[THE PROBLEM] In the data below, which lines hold "Toyota"? Copy every one.

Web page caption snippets
*** Block opens ***
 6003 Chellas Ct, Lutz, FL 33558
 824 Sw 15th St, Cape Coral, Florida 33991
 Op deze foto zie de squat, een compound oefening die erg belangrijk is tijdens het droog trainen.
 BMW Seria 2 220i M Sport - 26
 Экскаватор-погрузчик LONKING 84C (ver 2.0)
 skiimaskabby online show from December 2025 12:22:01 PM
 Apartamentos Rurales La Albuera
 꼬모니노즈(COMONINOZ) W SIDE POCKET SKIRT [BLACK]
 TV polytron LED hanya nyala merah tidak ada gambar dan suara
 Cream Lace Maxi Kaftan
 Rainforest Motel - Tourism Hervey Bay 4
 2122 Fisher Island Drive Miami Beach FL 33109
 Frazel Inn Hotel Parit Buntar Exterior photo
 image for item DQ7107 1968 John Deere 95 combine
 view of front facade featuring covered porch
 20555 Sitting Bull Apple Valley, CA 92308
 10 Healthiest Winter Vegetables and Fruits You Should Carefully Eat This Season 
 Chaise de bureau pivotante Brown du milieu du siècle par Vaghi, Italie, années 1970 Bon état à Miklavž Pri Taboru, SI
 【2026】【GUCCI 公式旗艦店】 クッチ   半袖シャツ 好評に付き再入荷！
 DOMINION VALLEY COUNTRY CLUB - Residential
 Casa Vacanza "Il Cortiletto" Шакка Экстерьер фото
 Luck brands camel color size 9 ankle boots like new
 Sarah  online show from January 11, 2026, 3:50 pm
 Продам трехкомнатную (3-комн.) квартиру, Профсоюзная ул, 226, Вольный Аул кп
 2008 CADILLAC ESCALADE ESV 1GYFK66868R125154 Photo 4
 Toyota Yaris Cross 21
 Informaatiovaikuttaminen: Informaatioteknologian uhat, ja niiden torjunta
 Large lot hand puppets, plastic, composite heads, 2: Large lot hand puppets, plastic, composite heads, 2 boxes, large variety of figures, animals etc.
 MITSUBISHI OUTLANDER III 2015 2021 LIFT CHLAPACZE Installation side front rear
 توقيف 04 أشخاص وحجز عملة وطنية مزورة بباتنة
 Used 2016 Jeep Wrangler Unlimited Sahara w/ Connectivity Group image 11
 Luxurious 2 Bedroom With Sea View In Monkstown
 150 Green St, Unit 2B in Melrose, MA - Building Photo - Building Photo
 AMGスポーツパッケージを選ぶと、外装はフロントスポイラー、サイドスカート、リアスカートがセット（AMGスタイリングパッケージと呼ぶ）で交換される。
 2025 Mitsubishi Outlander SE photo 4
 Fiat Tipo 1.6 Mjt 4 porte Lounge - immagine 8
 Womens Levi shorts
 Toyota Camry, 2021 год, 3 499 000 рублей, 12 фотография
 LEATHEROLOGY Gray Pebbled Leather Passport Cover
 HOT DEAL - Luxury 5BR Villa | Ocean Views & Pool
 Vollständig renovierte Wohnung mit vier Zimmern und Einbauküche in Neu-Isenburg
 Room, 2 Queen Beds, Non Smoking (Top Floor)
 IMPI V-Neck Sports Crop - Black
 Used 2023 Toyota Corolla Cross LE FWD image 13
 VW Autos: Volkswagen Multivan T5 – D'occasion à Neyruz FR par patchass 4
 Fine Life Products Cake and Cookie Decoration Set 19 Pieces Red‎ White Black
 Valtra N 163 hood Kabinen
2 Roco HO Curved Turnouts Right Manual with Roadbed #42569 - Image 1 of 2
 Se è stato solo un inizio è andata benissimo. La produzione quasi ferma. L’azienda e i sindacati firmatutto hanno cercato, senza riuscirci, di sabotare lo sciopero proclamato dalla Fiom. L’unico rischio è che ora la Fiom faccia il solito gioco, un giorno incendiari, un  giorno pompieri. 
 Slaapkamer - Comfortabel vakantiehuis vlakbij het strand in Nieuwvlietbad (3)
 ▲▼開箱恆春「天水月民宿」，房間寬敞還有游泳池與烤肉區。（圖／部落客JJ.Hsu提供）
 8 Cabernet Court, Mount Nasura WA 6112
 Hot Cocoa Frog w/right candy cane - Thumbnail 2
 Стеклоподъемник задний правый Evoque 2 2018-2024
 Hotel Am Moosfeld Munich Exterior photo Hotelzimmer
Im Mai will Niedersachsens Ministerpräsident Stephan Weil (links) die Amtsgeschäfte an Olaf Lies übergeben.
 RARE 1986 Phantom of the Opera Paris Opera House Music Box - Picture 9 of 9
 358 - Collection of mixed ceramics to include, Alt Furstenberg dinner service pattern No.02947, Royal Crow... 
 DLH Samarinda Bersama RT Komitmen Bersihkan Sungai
*** Block closes ***
[SOLUTION FOR THIS PROBLEM]
 Toyota Yaris Cross 21
 Toyota Camry, 2021 год, 3 499 000 рублей, 12 фотография
 Used 2023 Toyota Corolla Cross LE FWD image 13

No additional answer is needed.